## Stated problem
Reproduce every one of the rows below word for word.

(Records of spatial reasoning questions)

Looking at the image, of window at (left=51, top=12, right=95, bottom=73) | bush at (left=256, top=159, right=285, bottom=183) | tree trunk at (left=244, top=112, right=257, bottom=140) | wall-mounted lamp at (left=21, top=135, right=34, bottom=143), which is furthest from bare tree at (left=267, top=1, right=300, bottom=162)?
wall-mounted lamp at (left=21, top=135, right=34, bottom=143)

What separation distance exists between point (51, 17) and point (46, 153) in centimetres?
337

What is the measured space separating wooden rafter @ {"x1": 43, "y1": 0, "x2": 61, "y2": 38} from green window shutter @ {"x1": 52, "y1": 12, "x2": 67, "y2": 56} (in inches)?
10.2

## Reply
Looking at the image, of window at (left=51, top=12, right=95, bottom=73) | bush at (left=256, top=159, right=285, bottom=183) | tree trunk at (left=244, top=112, right=257, bottom=140) | wall-mounted lamp at (left=21, top=135, right=34, bottom=143), which is furthest from bare tree at (left=267, top=1, right=300, bottom=162)?
wall-mounted lamp at (left=21, top=135, right=34, bottom=143)

What separation distance exists between point (51, 17) and point (46, 153) in centimetres?
337

What is the measured space separating wooden rafter @ {"x1": 43, "y1": 0, "x2": 61, "y2": 38} from green window shutter @ {"x1": 52, "y1": 12, "x2": 67, "y2": 56} (in inches)?
10.2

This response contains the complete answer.